> Extracted material:
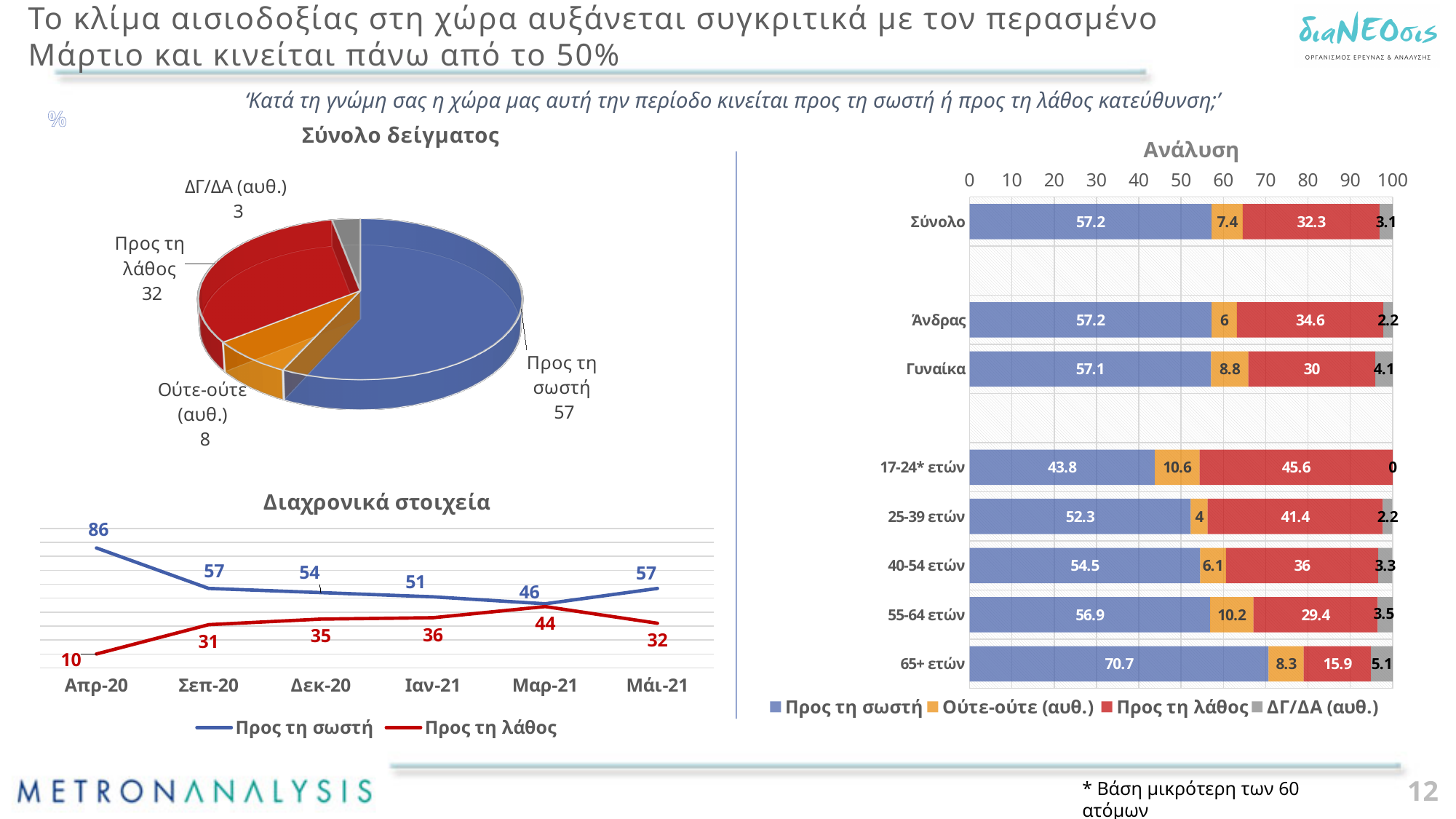
In the line chart 'Διαχρονικά στοιχεία', what is the value of 'Προς τη σωστή' for Απρ-20? 86 In the line chart 'Διαχρονικά στοιχεία', what is the difference between 'Προς τη σωστή' and 'Προς τη λάθος' for Μάι-21? 25 In the line chart 'Διαχρονικά στοιχεία', does 'Προς τη λάθος' rise or fall from Απρ-20 to Μαρ-21? rise In the bar chart 'Ανάλυση', what is the value of 'Προς τη σωστή' for '65+ ετών'? 70.7 In the bar chart 'Ανάλυση', how many series does the legend list? 4 In the pie chart 'Σύνολο δείγματος', what is the value for 'Προς τη σωστή'? 57 In the bar chart 'Ανάλυση', which is larger: 'Ούτε-ούτε (αυθ.)' for 'Άνδρας' or for 'Γυναίκα'? Γυναίκα In the pie chart 'Σύνολο δείγματος', which slice is the smallest? ΔΓ/ΔΑ (αυθ.) In the line chart 'Διαχρονικά στοιχεία', how many series does the legend list? 2 What kind of chart is 'Ανάλυση'? stacked bar chart In the bar chart 'Ανάλυση', which category has the highest value for 'Προς τη λάθος'? 17-24* ετών In the pie chart 'Σύνολο δείγματος', how many slices are there? 4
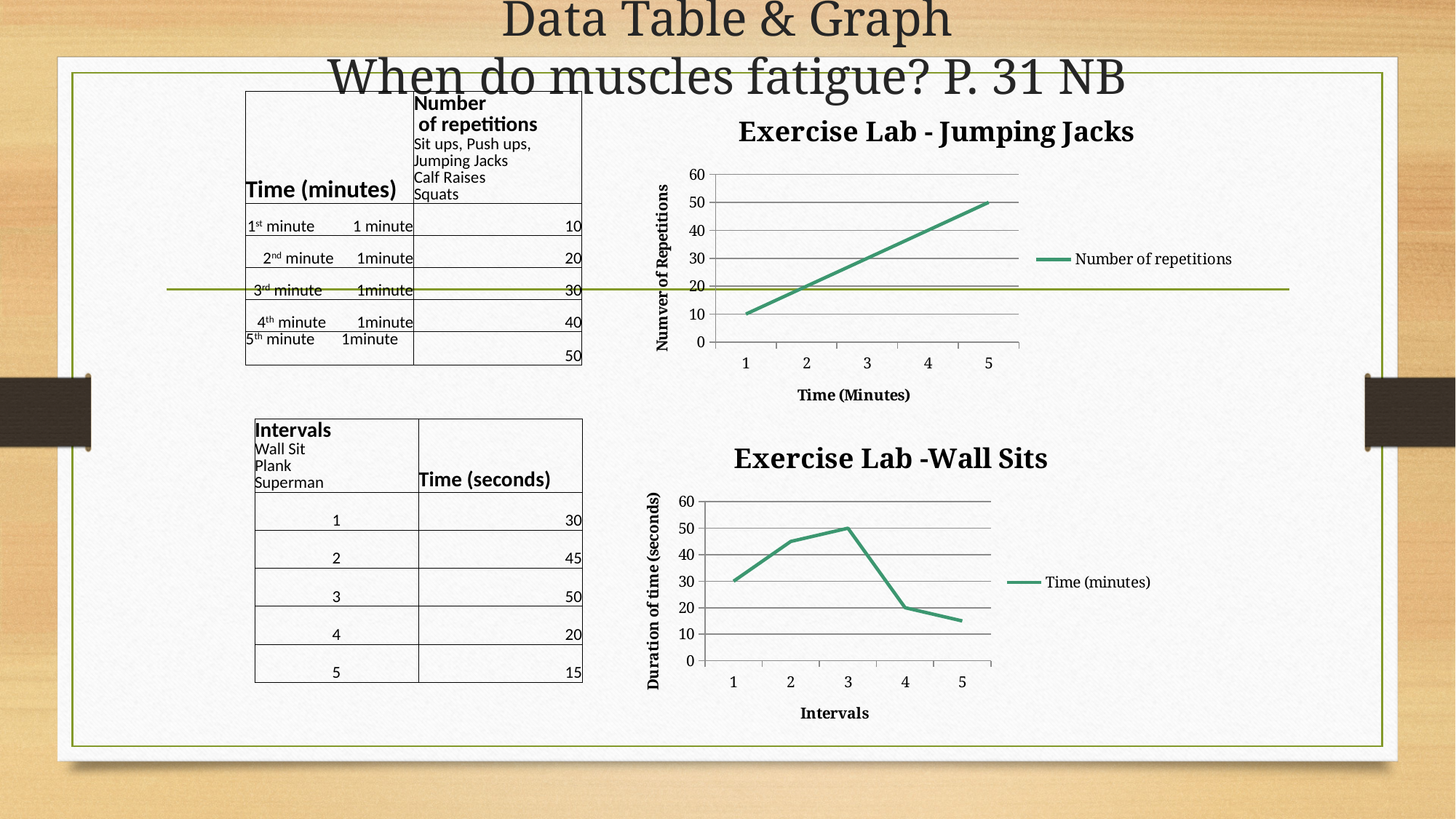
In the 'Exercise Lab -Wall Sits' chart, which interval has the lowest duration? 5 In the 'Exercise Lab - Jumping Jacks' chart, what is the difference in repetitions between minute 5 and minute 1? 40 How many time points are plotted in the 'Exercise Lab - Jumping Jacks' chart? 5 In the 'Exercise Lab -Wall Sits' chart, which interval has the highest duration? 3 What is the series name shown in the legend of the 'Exercise Lab - Jumping Jacks' chart? Number of repetitions In the 'Exercise Lab - Jumping Jacks' chart, what is the number of repetitions at minute 5? 50 In the 'Exercise Lab -Wall Sits' chart, which is larger: the duration at interval 1 or at interval 4? interval 1 What type of chart is the 'Exercise Lab - Jumping Jacks' chart? line chart In the 'Exercise Lab - Jumping Jacks' chart, do the values rise or fall as time increases? rise In the 'Exercise Lab -Wall Sits' chart, is the duration at interval 2 greater or less than 40? greater In the 'Exercise Lab -Wall Sits' chart, what is the duration at interval 3? 50 In the 'Exercise Lab - Jumping Jacks' chart, what is the number of repetitions at minute 3? 30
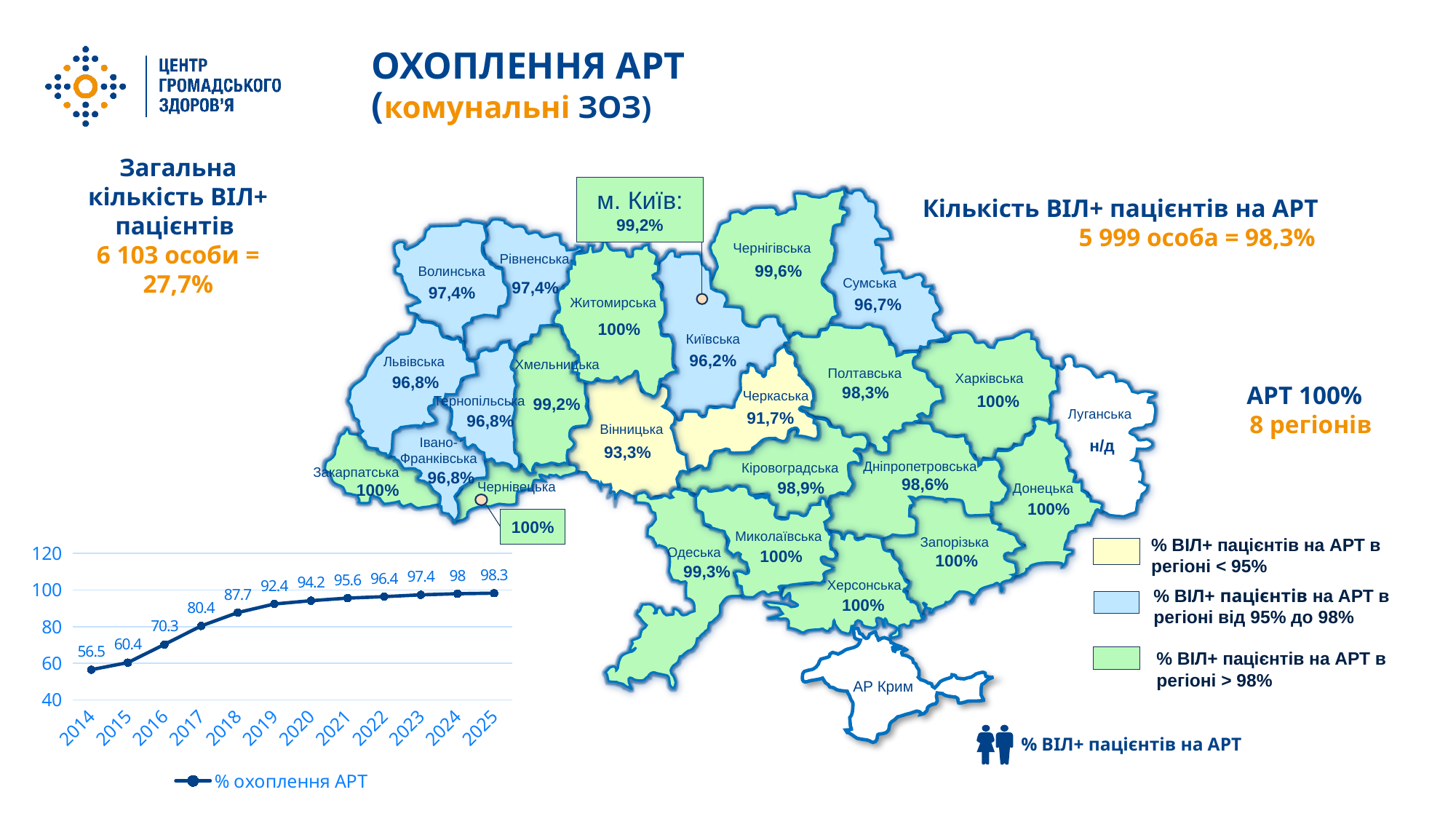
In the line chart, which is larger: the value for 2015 or the value for 2019? 2019 In the line chart, which year has the lowest value? 2014 In the line chart, which year has the highest value? 2025 Do the values in the line chart rise or fall from 2014 to 2025? rise In the line chart, what is the value for 2025? 98.3 In the line chart, what is the difference between the values for 2017 and 2016? 10.1 How many years (data points) are plotted in the line chart? 12 In the line chart, what is the value for 2014? 56.5 In the line chart, what is the value for 2018? 87.7 What type of chart is shown in the bottom-left of the slide? line chart What series name is shown in the legend of the line chart? % охоплення АРТ In the line chart, what is the value for 2024? 98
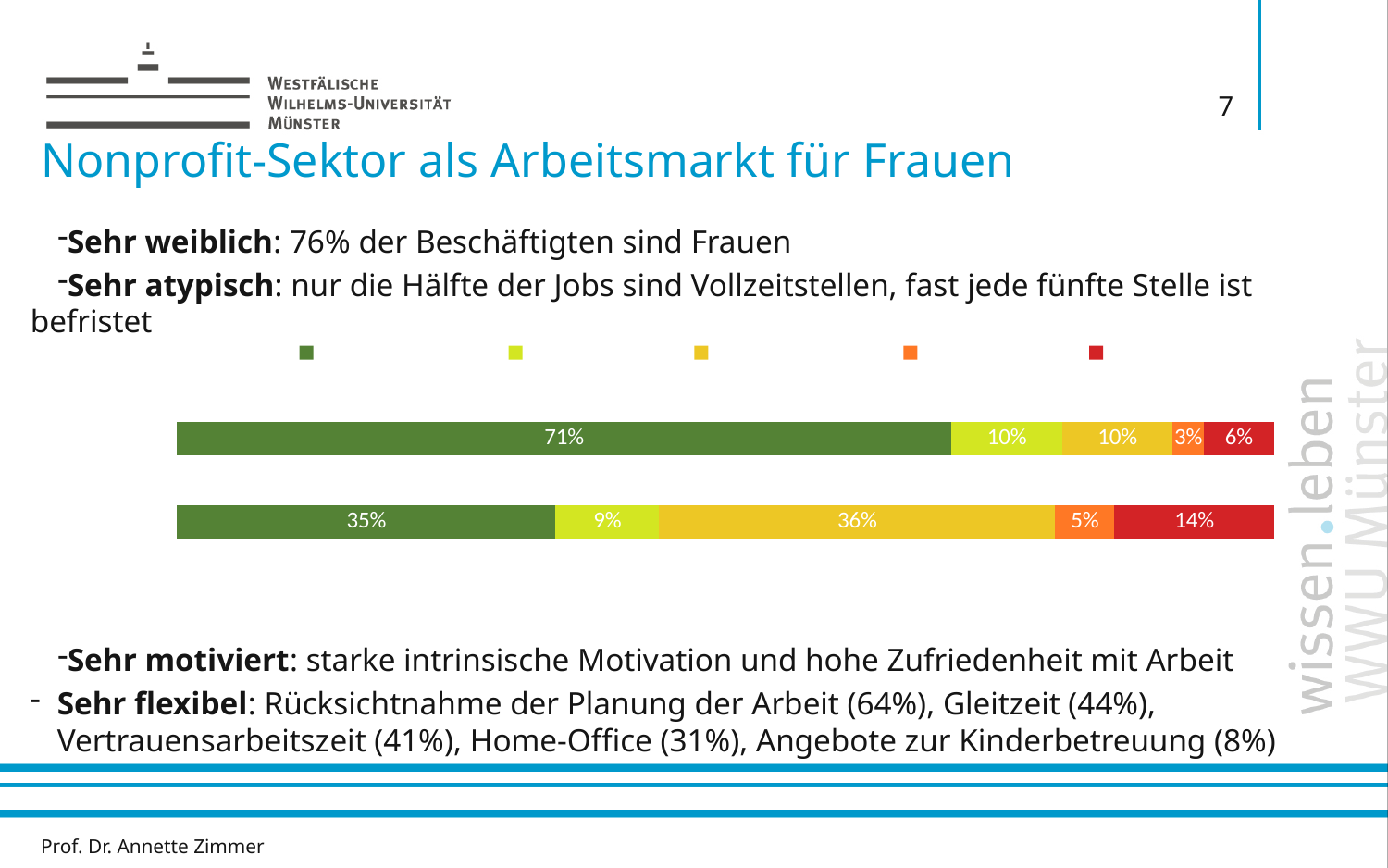
How many bars does the chart contain? 2 What is the value of the red segment in the top bar? 6% What is the difference between the dark green segment of the top bar and the dark green segment of the bottom bar? 36 percentage points What is the value of the red segment in the bottom bar? 14% What is the value of the dark green segment in the top bar? 71% Which segment is the largest in the bottom bar? the yellow segment (36%) Is the red segment larger in the top bar or in the bottom bar? bottom bar What is the total of all segments in the top bar? 100% How many series does the legend list? 5 What is the value of the dark green segment in the bottom bar? 35% What is the value of the yellow (third) segment in the bottom bar? 36% What kind of chart is shown on the slide? bar chart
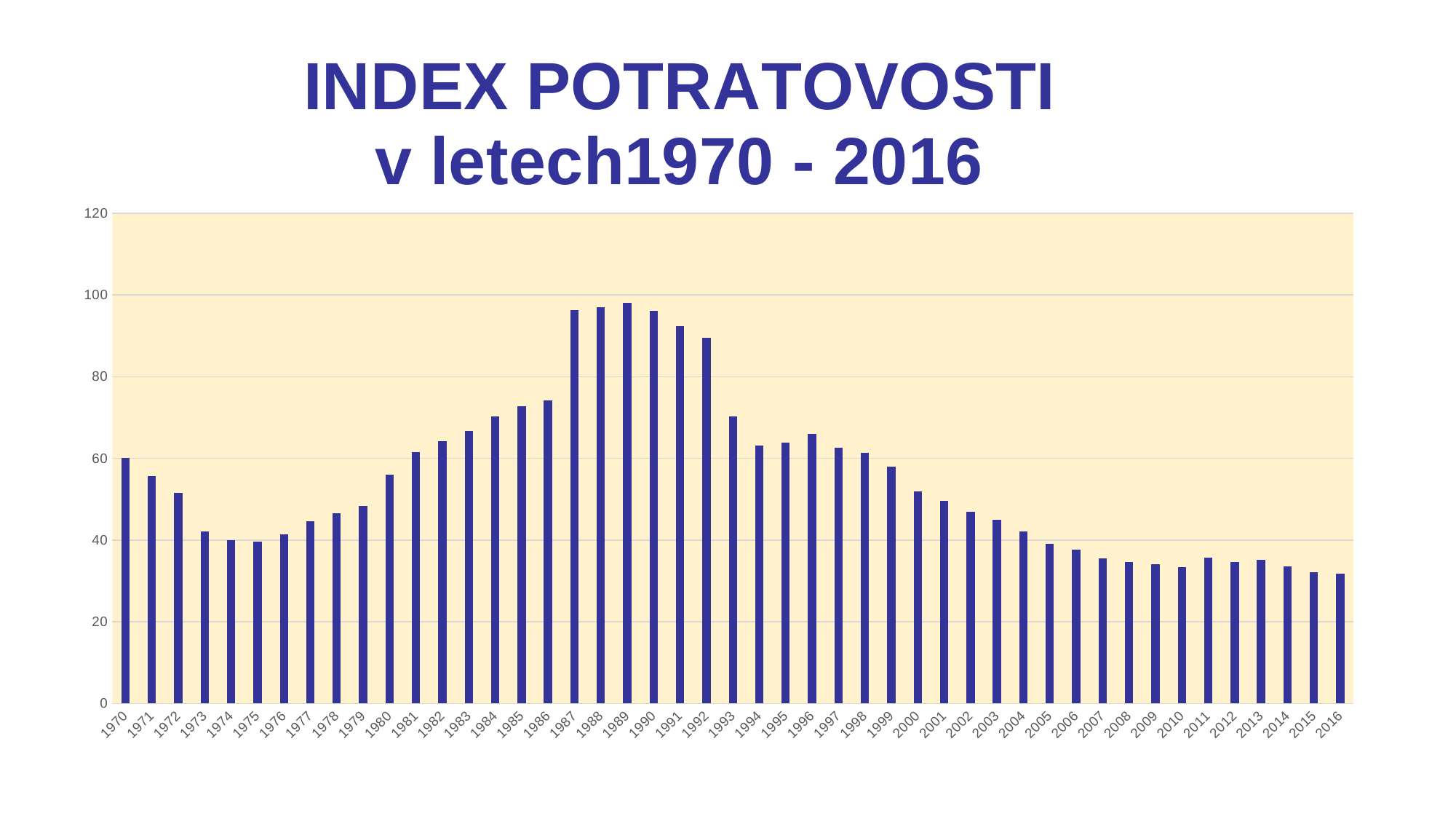
Is the value for 1989 greater or less than 80? greater Do the values rise or fall from 1989 to 2016? fall Is the value for 1985 greater or less than 60? greater What is the title of the chart on the slide? INDEX POTRATOVOSTI v letech1970 - 2016 Is the value for 1980 greater or less than 60? less What kind of chart is shown on the slide? bar chart How many years (bars) are plotted on the chart? 47 Which year has the larger value, 1989 or 1970? 1989 Which year has the larger value, 1975 or 1995? 1995 Which year has the larger value, 1986 or 1996? 1986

> Work request: Can you return every row above word for word, leaving out the pictures?

> Your solution:
In the line chart 'Διαχρονικά στοιχεία', what is the value of 'Προς τη σωστή' for Απρ-20? 86 In the line chart 'Διαχρονικά στοιχεία', what is the difference between 'Προς τη σωστή' and 'Προς τη λάθος' for Μάι-21? 25 In the line chart 'Διαχρονικά στοιχεία', does 'Προς τη λάθος' rise or fall from Απρ-20 to Μαρ-21? rise In the bar chart 'Ανάλυση', what is the value of 'Προς τη σωστή' for '65+ ετών'? 70.7 In the bar chart 'Ανάλυση', how many series does the legend list? 4 In the pie chart 'Σύνολο δείγματος', what is the value for 'Προς τη σωστή'? 57 In the bar chart 'Ανάλυση', which is larger: 'Ούτε-ούτε (αυθ.)' for 'Άνδρας' or for 'Γυναίκα'? Γυναίκα In the pie chart 'Σύνολο δείγματος', which slice is the smallest? ΔΓ/ΔΑ (αυθ.) In the line chart 'Διαχρονικά στοιχεία', how many series does the legend list? 2 What kind of chart is 'Ανάλυση'? stacked bar chart In the bar chart 'Ανάλυση', which category has the highest value for 'Προς τη λάθος'? 17-24* ετών In the pie chart 'Σύνολο δείγματος', how many slices are there? 4
In the 'Exercise Lab -Wall Sits' chart, which interval has the lowest duration? 5 In the 'Exercise Lab - Jumping Jacks' chart, what is the difference in repetitions between minute 5 and minute 1? 40 How many time points are plotted in the 'Exercise Lab - Jumping Jacks' chart? 5 In the 'Exercise Lab -Wall Sits' chart, which interval has the highest duration? 3 What is the series name shown in the legend of the 'Exercise Lab - Jumping Jacks' chart? Number of repetitions In the 'Exercise Lab - Jumping Jacks' chart, what is the number of repetitions at minute 5? 50 In the 'Exercise Lab -Wall Sits' chart, which is larger: the duration at interval 1 or at interval 4? interval 1 What type of chart is the 'Exercise Lab - Jumping Jacks' chart? line chart In the 'Exercise Lab - Jumping Jacks' chart, do the values rise or fall as time increases? rise In the 'Exercise Lab -Wall Sits' chart, is the duration at interval 2 greater or less than 40? greater In the 'Exercise Lab -Wall Sits' chart, what is the duration at interval 3? 50 In the 'Exercise Lab - Jumping Jacks' chart, what is the number of repetitions at minute 3? 30
In the line chart, which is larger: the value for 2015 or the value for 2019? 2019 In the line chart, which year has the lowest value? 2014 In the line chart, which year has the highest value? 2025 Do the values in the line chart rise or fall from 2014 to 2025? rise In the line chart, what is the value for 2025? 98.3 In the line chart, what is the difference between the values for 2017 and 2016? 10.1 How many years (data points) are plotted in the line chart? 12 In the line chart, what is the value for 2014? 56.5 In the line chart, what is the value for 2018? 87.7 What type of chart is shown in the bottom-left of the slide? line chart What series name is shown in the legend of the line chart? % охоплення АРТ In the line chart, what is the value for 2024? 98
How many bars does the chart contain? 2 What is the value of the red segment in the top bar? 6% What is the difference between the dark green segment of the top bar and the dark green segment of the bottom bar? 36 percentage points What is the value of the red segment in the bottom bar? 14% What is the value of the dark green segment in the top bar? 71% Which segment is the largest in the bottom bar? the yellow segment (36%) Is the red segment larger in the top bar or in the bottom bar? bottom bar What is the total of all segments in the top bar? 100% How many series does the legend list? 5 What is the value of the dark green segment in the bottom bar? 35% What is the value of the yellow (third) segment in the bottom bar? 36% What kind of chart is shown on the slide? bar chart
Is the value for 1989 greater or less than 80? greater Do the values rise or fall from 1989 to 2016? fall Is the value for 1985 greater or less than 60? greater What is the title of the chart on the slide? INDEX POTRATOVOSTI v letech1970 - 2016 Is the value for 1980 greater or less than 60? less What kind of chart is shown on the slide? bar chart How many years (bars) are plotted on the chart? 47 Which year has the larger value, 1989 or 1970? 1989 Which year has the larger value, 1975 or 1995? 1995 Which year has the larger value, 1986 or 1996? 1986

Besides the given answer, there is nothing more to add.